To reasonably compare, or benchmark, algorithms for image analysis, researchers must agree on a common reference point—the image set's "correct" answer—and see how closely each algorithm matches it. We adopt the common term ground truth for this reference point even though it may be questionable in some cases whether the reference value is the exact "truth."
This page discusses the four types of ground truth available in the BBBC, as well as suitable benchmarking methods for each type. In some cases, there are CellProfiler analysis pipelines available to help with benchmarking.
In this case, the ground truth consists of the number of cells (or other objects) in each image, as counted by one or more humans. For each image, the cell count produced by an algorithm is compared to the ground truth. If there is more than one human counter, the mean of their counts is used as ground truth.
The absolute value of the difference between the two is divided by the ground truth to obtain the amount of error (in percent) of the algorithm on that image. The mean error (over all images) is reported. Sometimes the standard deviation of the error is also reported and compared to the standard deviation of the human counters.
In this case, a human produces a binary (black and white) image the same size as the original image. Pixels that belong to the foreground (i.e., the cells or other objects) are white, and pixels that belong to the background are black.
The precision and recall are reported, and algorithms are ranked by F-factor (i.e., the harmonic mean of precision and recall). The CellProfiler module CalculateImageOverlap can be used to make these calculations. The module takes two binary images as input: the segmentation result to be assessed and the ground truth.
In this case, a human outlines each cell in the image in order to indicate which pixels belong to which cell. The ground truth is provided as binary images, with black outlines on a white background.
To compare an algorithm's results to the manual outlines, consider each pixel that is on the boundary found by the algorithm and that is not adjacent to any background pixels. For each such pixel, compute the Euclidean distance to the corresponding pixel on the manually found outline. Report the percentage of relevant pixels that are within two pixels of the corresponding pixel on the ground-truth outline.
The benchmarking pipeline "Edges Between Objects" on the CellProfiler Examples page can be used to make these calculations.
In these cases, the experiments have been prepared with control samples for which we know the expected biological result. The types of controls that are available dictate the type of statistic that can be calculated. The following two statistics are widely used:
For both the Z'-factor and the V-factor, the highest possible value (best assay quality) is 1. Negative values indicate that distinguishing between positive and negative controls is difficult or impossible.
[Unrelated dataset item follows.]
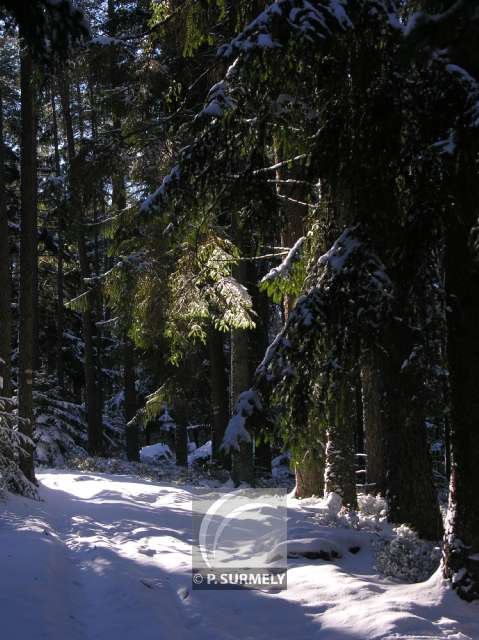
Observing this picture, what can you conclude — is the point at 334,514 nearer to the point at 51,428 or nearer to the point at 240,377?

A Z'-factor > 0 is potentially suitable for a high-throughput screen; a Z'-factor > 0.5 is considered an excellent assay.
The CellProfiler software package can calculate Z'-factors and V-factors. See the pipeline "Human cytoplasm-nucleus translocation assay (SBS)" for how to make these calculations on images that are processed in CellProfiler using the CalculateStatistics module or data tool.
CellProfiler's CalculateStatistics data tool can also make these calculations on data produced outside CellProfiler. To do this, download, install, and launch CellProfiler, then add LoadText, CalculateStatistics, and ExportToExcel (choosing to export 'Experiment') modules. Load this CellProfiler pipeline into CellProfiler to get started. There is a short demo on constructing a small pipeline in CellProfiler on the examples page. Format your data in a text file as instructed in the Help for the LoadText module. Set the DefaultOutputFolder to your preferred output location and click "Analyze images". The calculated statistics (Z' factor, V factor, and EC50) will be written to Excel-compatible files.